Simulations were carried out for temperatures ranging from 300 to 1700 K in 100 K increments; the lattice parameter at each temperature accounted for thermal expansion. A total of 20 independent simulations were performed for each temperature, and only the final configuration of each simulation was employed in our analyses, which resulted in a data set of 87,880 motifs per temperature. The nearest-neighbor Warren–Cowley parameters of this system (calculated using our Ovito68WarrenCowleyParameters Python modifier (github.com/killiansheriff/WarrenCowleyParameters) are shown in Supplementary Section 4 as a function of temperature.

Local lattice strain

The final configuration of each Monte Carlo simulation was relaxed with fixed simulation box dimensions, and the local lattice strain of each atom n was evaluated:

$${\delta }_{n}(T)=\frac{\parallel {{\bf{r}}}_{n}^{{\rm{f}}}-{{\bf{r}}}_{n}^{{\rm{i}}}{\parallel }_{2}}{{a}_{{\rm{NN}}}(T)},$$

where \({{\bf{r}}}_{n}^{{\rm{f}}}\) is the atom’s position after relaxation, \({{\bf{r}}}_{n}^{{\rm{i}}}\) is the position before relaxation (i.e., in the ideal bcc structure), 2 is the L2 norm, and aNN(T) is the nearest-neighbor distance at temperature T.

Simplex and barycentric coordinates

A simplex69 is a generalization of triangles (2-simplex) and tetrahedra (3-simplex) to higher dimensions.
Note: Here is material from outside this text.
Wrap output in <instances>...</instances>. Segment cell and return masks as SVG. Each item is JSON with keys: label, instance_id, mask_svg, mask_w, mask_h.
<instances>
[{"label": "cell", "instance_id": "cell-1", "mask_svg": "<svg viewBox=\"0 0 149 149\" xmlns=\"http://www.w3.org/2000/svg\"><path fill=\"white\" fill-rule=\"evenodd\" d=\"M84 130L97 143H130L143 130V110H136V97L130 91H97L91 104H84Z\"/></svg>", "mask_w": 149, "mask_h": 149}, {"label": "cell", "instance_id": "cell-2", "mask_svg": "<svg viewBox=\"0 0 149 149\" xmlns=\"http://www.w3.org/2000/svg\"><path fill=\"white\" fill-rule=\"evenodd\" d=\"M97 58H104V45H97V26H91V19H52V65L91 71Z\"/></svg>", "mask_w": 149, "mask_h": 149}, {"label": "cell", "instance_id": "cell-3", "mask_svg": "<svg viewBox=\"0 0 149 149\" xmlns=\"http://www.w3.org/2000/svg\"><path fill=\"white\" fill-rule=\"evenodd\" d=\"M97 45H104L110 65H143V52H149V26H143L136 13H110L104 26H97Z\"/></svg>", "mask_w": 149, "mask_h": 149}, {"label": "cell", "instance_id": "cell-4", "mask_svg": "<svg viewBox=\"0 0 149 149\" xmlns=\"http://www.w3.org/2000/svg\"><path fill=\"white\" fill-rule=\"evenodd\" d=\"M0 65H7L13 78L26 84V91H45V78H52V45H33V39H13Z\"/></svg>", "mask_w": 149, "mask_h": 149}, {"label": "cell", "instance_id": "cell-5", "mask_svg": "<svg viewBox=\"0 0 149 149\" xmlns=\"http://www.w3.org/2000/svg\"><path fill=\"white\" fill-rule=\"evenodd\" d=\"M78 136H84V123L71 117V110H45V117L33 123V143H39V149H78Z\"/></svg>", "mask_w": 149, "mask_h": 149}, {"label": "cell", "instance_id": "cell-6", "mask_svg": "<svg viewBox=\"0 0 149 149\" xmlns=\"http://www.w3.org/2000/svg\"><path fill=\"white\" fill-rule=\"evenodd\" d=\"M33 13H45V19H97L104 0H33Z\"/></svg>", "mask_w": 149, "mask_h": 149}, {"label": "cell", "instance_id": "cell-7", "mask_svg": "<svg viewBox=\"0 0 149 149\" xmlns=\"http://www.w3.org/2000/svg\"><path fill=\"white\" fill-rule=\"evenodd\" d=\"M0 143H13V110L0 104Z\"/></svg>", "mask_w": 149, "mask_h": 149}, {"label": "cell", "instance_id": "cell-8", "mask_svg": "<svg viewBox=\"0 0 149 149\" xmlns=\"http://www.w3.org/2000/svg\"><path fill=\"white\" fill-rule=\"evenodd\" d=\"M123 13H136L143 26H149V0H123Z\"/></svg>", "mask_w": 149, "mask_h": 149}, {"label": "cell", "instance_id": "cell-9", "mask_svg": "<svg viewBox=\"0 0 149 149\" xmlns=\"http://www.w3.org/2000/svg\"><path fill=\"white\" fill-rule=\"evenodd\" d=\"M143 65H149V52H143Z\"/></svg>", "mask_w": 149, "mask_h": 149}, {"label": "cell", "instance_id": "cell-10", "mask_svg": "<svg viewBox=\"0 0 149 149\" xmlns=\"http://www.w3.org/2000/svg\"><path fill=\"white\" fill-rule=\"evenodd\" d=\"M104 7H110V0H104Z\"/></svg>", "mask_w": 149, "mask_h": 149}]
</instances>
It represents the simplest possible polytope in any given dimension. Mathematically, the standard n-simplex is defined as the subset of \({{\mathbb{R}}}^{n+1}\) given by

$${\nabla }^{n}=\left\{{\bf{t}}\in {{\mathbb{R}}}^{n+1}:\mathop{\sum }\nolimits_{i = 1}^{(n+1)}{t}_{i}=1\wedge {t}_{i}\ge 0\,{\rm{for}}\,i=1,\ldots ,(n+1)\right\}.$$

A barycentric coordinate system specifies the location of a point with respect to a simplex. In our case, the barycentric coordinates correspond to the chemical composition of a 1CP. For example, consider a motif \({{\mathcal{M}}}_{j}\) and its associated 1CP. The barycentric coordinates for the composition of this 1CP are

$${{\boldsymbol{\lambda }}}_{j}=\frac{1}{{N}_{{\rm{a}}}}\left({N}^{(1)},{N}^{(2)},\ldots ,{N}^{({n}_{{\rm{c}}})}\right),$$

where Na is the number of atoms in the 1CP, N(i) is the number of atoms of type “i”, and nc is the number of chemical elements in the system. While the barycentric coordinates are a convenient form to express the chemical composition, they can be converted into the more conventional Cartesian coordinates \({{\bf{k}}}_{j}\in {{\mathbb{R}}}^{({n}_{{\rm{c}}}-1)}\) with the following equation:

$${{\bf{k}}}_{j}=\frac{1}{{N}_{{\rm{a}}}}\mathop{\sum }\limits_{i=1}^{{n}_{{\rm{c}}}}{N}^{(i)}{{\bf{v}}}_{i},$$

where vi are vertices of the (nc−1)-simplex (in Cartesian coordinates). The numerical implementation of n-simplex objects can be found in our Simplex Python package70.